→ Exercise instructions:
• a. Transcribe the part of the SYNPROXY page that begins with the words "To use SYNPROXY" and ends after the words "the note below).".
• b. Write the next part of the SYNPROXY page, starting after its last sentence.

[Text start]

Monitoring SYNPROXY - hilbix/netdata GitHub Wiki
Linux Anti-DDoS
SYNPROXY is a TCP SYN packets proxy. It can be used to protect any TCP server (like a web server) from SYN floods and similar DDos attacks.
SYNPROXY is a netfilter module, in the Linux kernel (since version 3.12). It is optimized to handle millions of packets per second utilizing all CPUs available without any concurrency locking between the connections.
The net effect of this, is that the real servers will not notice any change during the attack. The valid TCP connections will pass through and served, while the attack will be stopped at the firewall.
To use SYNPROXY on your firewall, please follow our setup guides:
Real-time monitoring of Linux Anti-DDoS
netdata is able to monitor in real-time (per second updates) the operation of the Linux Anti-DDoS protection.
It visualizes 4 charts:
- TCP SYN Packets received on ports operated by SYNPROXY
- TCP Cookies (valid, invalid, retransmits)
- Connections Reopened
- Entries used
Example image:
See Linux Anti-DDoS in action at: netdata demo site (with SYNPROXY enabled) (but read the note below).

[Text end]
[Record set start]

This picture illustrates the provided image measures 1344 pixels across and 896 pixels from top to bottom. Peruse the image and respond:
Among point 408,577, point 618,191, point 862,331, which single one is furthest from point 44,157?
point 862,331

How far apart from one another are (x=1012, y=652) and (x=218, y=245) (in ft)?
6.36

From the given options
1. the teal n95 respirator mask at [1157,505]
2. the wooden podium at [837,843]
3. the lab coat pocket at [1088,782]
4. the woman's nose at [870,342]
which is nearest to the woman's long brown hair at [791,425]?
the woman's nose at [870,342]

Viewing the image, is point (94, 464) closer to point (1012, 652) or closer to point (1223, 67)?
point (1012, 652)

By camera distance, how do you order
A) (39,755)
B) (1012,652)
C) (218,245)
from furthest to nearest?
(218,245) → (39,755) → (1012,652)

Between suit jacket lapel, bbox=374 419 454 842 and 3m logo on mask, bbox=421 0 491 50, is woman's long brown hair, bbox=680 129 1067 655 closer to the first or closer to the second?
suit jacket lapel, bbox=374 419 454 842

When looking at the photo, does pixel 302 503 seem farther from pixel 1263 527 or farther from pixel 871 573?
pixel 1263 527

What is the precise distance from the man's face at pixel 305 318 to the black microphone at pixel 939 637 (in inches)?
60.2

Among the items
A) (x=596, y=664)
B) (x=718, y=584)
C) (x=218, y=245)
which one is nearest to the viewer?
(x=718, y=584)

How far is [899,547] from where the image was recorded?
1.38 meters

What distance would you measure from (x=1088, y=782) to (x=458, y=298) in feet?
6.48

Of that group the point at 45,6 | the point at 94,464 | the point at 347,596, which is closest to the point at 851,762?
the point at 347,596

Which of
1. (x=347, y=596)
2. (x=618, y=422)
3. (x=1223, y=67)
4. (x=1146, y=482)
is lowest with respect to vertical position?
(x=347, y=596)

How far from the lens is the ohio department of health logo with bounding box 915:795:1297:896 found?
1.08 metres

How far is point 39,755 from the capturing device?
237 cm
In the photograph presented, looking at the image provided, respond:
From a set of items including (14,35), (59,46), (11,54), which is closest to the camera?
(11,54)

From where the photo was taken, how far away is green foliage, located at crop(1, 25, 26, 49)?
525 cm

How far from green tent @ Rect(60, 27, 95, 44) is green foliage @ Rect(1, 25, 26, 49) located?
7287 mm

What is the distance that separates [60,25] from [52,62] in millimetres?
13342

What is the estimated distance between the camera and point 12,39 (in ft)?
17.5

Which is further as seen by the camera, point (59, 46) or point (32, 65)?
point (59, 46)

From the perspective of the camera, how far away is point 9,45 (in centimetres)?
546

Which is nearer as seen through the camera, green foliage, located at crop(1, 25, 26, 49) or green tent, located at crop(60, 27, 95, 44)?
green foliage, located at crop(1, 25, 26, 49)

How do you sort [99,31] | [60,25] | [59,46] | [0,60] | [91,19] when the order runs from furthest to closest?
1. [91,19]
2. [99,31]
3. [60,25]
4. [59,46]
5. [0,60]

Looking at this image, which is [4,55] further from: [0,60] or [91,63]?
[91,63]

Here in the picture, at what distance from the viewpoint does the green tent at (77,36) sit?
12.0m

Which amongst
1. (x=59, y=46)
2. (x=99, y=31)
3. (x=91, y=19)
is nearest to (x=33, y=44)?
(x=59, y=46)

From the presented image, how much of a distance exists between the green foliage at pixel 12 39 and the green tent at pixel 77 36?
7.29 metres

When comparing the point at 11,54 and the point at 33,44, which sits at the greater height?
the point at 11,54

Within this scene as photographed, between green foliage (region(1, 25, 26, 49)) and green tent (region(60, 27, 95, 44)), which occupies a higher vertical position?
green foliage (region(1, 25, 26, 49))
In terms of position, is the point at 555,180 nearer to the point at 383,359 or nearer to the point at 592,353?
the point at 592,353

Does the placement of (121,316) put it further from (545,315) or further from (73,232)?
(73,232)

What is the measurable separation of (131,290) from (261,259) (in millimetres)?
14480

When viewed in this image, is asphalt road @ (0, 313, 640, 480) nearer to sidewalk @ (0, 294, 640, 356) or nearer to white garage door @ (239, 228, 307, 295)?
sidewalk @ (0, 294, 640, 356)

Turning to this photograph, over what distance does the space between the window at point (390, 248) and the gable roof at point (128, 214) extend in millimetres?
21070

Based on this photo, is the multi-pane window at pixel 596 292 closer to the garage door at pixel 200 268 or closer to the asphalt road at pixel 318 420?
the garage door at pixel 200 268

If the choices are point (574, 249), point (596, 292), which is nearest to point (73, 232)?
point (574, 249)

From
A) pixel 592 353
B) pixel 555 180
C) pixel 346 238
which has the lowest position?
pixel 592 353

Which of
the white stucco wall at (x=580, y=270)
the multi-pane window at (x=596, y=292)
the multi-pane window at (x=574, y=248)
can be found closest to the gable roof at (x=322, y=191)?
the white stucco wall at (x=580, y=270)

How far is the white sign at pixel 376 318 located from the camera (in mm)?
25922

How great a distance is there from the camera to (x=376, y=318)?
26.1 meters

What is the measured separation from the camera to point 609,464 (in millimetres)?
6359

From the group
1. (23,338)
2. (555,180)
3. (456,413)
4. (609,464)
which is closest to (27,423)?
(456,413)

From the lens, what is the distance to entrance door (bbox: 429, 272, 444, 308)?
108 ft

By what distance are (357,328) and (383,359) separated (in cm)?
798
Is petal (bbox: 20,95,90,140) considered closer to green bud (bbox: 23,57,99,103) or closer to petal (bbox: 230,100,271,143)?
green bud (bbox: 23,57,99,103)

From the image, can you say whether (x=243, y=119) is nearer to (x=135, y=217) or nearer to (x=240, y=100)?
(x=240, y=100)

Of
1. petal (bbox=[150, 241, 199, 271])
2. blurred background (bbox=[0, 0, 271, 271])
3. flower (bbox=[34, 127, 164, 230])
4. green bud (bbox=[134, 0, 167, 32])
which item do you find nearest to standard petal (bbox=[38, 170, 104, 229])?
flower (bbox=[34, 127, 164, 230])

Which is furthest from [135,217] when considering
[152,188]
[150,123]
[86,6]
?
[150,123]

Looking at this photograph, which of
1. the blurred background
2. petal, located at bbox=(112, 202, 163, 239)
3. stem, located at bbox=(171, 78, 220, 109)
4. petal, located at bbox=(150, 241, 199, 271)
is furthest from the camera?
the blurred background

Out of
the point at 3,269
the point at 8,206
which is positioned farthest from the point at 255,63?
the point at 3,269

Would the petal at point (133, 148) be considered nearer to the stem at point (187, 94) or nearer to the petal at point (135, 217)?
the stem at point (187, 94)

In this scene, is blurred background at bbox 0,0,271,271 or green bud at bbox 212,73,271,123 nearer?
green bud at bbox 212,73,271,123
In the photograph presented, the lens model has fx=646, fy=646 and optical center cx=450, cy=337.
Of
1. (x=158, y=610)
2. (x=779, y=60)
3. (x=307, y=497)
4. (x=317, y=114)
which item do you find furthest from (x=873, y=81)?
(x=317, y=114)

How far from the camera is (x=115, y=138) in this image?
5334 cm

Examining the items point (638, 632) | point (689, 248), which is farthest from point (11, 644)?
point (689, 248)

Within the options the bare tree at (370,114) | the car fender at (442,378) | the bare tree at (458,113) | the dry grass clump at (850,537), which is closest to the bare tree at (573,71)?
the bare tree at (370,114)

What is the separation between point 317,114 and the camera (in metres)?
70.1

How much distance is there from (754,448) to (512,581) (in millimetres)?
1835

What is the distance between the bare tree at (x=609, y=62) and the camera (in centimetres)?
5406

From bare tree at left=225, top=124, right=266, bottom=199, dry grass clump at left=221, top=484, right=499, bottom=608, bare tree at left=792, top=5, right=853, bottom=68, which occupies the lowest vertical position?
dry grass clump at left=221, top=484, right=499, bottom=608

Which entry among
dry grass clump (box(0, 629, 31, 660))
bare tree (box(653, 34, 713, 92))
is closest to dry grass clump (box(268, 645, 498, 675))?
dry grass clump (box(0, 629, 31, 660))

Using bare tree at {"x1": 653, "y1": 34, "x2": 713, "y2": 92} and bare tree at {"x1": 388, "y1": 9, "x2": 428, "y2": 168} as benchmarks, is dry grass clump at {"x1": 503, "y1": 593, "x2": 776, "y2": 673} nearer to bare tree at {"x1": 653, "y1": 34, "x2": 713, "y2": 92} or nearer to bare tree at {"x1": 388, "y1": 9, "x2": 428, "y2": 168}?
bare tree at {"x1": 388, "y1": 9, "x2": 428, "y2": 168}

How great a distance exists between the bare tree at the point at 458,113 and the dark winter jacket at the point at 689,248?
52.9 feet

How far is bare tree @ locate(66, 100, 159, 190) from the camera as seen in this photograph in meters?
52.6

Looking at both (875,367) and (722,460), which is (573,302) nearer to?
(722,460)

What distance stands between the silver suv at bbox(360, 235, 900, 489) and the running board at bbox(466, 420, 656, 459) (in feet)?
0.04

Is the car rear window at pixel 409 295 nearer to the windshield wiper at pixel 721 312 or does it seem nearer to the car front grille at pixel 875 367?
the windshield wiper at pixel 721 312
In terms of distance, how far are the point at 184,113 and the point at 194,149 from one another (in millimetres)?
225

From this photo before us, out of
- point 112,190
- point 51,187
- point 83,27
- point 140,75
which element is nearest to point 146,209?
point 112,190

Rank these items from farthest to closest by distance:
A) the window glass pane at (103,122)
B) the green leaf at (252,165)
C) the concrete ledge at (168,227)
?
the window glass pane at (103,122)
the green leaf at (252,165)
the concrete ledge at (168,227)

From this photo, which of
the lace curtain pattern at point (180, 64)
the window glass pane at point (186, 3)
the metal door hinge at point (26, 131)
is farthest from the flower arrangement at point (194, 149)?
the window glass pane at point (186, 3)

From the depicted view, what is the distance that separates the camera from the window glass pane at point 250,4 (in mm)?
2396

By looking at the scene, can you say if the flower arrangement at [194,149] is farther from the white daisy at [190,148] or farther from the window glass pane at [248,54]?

[Record set end]

→ Outputs:
• a.
To use SYNPROXY on your firewall, please follow our setup guides:
Real-time monitoring of Linux Anti-DDoS
netdata is able to monitor in real-time (per second updates) the operation of the Linux Anti-DDoS protection.
It visualizes 4 charts:
- TCP SYN Packets received on ports operated by SYNPROXY
- TCP Cookies (valid, invalid, retransmits)
- Connections Reopened
- Entries used
Example image:
See Linux Anti-DDoS in action at: netdata demo site (with SYNPROXY enabled) (but read the note below).

• b.
A note for DDoS testers
Since I posted this, a few folks tried to run DDoS against http://netdata.firehol.org.
Well, guys this site is not a test bed for DDoS. Don't do this. You are just wasting bandwidth!
Also, please try to understand what you are doing. SYNPROXY is about spoofed packets. Making a large set of POSTs or instructing exploited wordpress installations to attack the demo site, is not a DDoS that SYNPROXY can detect.
Next, http://netdata.firehol.org is behind cloudflare.com, so even if you manage to make a spoofed IPs attack, you will actually attack cloudflare.com. Do not expect to see the traffic cloudflare detected as spoofed on the netdata demo site (you are reaching the demo site, through cloudflare proxies). You can see a real attack on the demo site, only if you attack its real IP (but, you guessed it - it only accepts requests from cloudflare.com). The demo site is just a demo for netdata, not a demo for DDoS.
And finally, thank you for exposing the IPs and hostnames of the exploited wordpress installations and the IPs of the hosts you manage to instruct them make so many POST requests to us.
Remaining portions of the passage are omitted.